Nelson plays Eddie Keaton, a small-time hustler who owes a bunch of money to a local crook known as “The Diceman” played by Andrew Dice Clay. While attempting to escape The Diceman’s goons, he ducks into a golf course where he encounters Palmer Woodrow (Dana Olsen), a rich kid who is trying to get out of being sent to the stuffy Hoover Academy. Now, the folks at Hoover have never met Palmer before, so he figures he can hire someone to take his place while he heads off to Europe to party. Eddie is the perfect man for the job.
Helped by Palmer’s friend Rand (Carey Scott), Eddie jumps into playing the role of Palmer. It takes him a while to adjust to the snooty types at the school, especially resident preppie bully Bif (Scott McGinnis). It doesn’t help matters when Eddie starts to make the moves on Bif’s girl, Tracey (Jonna Lee). Things also become a bit more challenging when The Diceman shows up on campus to claim his money, right at the same to that the real Palmer returns due to boredom.
Making the Grade has all the elements that we expect out of 80’s teen sex comedies.
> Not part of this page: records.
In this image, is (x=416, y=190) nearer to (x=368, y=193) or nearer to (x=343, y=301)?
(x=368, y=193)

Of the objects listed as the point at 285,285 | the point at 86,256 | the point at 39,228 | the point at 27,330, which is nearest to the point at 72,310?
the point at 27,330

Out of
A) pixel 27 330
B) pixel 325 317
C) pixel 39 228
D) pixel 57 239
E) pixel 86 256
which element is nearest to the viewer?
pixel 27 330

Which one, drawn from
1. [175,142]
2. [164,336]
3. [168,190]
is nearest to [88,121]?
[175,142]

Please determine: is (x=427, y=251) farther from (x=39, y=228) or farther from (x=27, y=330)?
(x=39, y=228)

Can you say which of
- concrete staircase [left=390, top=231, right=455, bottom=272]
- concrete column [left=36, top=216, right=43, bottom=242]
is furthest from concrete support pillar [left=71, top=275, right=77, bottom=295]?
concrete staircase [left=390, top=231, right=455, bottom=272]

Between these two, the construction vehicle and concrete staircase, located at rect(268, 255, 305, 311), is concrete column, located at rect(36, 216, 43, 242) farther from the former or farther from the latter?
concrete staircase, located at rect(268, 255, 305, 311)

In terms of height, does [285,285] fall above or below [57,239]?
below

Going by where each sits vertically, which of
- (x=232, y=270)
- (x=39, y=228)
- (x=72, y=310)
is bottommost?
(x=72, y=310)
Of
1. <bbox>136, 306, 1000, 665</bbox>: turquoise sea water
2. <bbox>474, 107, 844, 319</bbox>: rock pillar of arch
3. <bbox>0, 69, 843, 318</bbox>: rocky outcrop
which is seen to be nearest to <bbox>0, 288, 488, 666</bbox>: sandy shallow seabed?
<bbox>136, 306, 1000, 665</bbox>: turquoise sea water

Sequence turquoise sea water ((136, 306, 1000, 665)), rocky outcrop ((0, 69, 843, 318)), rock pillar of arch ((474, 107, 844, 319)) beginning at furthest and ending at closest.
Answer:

We’ve got a goofball leading man, wacky side characters, hot chicks, a bad guy who ties his sweaters around his neck…it’s all there folks. I don’t think we can really call this film a teen sex comedy, though. It’s actually quite tame when it comes to the suggestive elements and is very low on nudity. It doesn’t end up being a particularly funny film, but it does end up being enjoyable. Strangely, the less raunchy approach is actually somewhat refreshing in this case.
The film is certainly helped by having an appealing cast. Though Judd Nelson’s post-Breakfast Club career was not as stellar as what his castmates enjoyed, there’s no denying that he was one of the most magnetic personalities of the whole Brat Pack scene. Nelson’s likability is on full display here, and he’s convincing as his character goes from second-rate street hood to pseudo-preppie. Scott McGinnis was one of the go-to guys for playing the rich guy bully roles and he’s at the top of his game again here. An array of other familiar faces fill in the other supporting parts, including Gordon Jump as the head of the school, Dan Schneider as the obligatory chubby kid, and Ronald Lacey (yes, Toht from Raiders of the Lost Ark) as one of The Diceman’s associates. The weak spot in the cast is Dana Olsen, who plays the actual Palmer Woodrow. I think the filmmakers were trying to make Palmer the obnoxious but charming character, but they forgot to add the charming part.
The Diceman, though, is the best thing about this film. It’s strange for me to say that. As comedians go, I find your average roll of paper towels to be funnier than Andrew Dice Clay. I fear, though, that the guy may have missed his true calling as he often excels as an actor…even in bad films. Here he plays a gangster type and is basically doing the “Dice” character he created for his standup routines. He manages to make the character both buffoonish and legitimately intimidating all at the same time. The film’s funniest moments are all courtesy of Dice
There’s nothing about Making the Grade, though, that we haven’t seen in a million other teen comedies. It’s got the have’s vs the have-nots, jocks vs geeks, etc, etc. It’s not very original, even as early in the teen movie game as 1984. Yet, it does it with a less debauched approach that makes it a bit easier to stomach.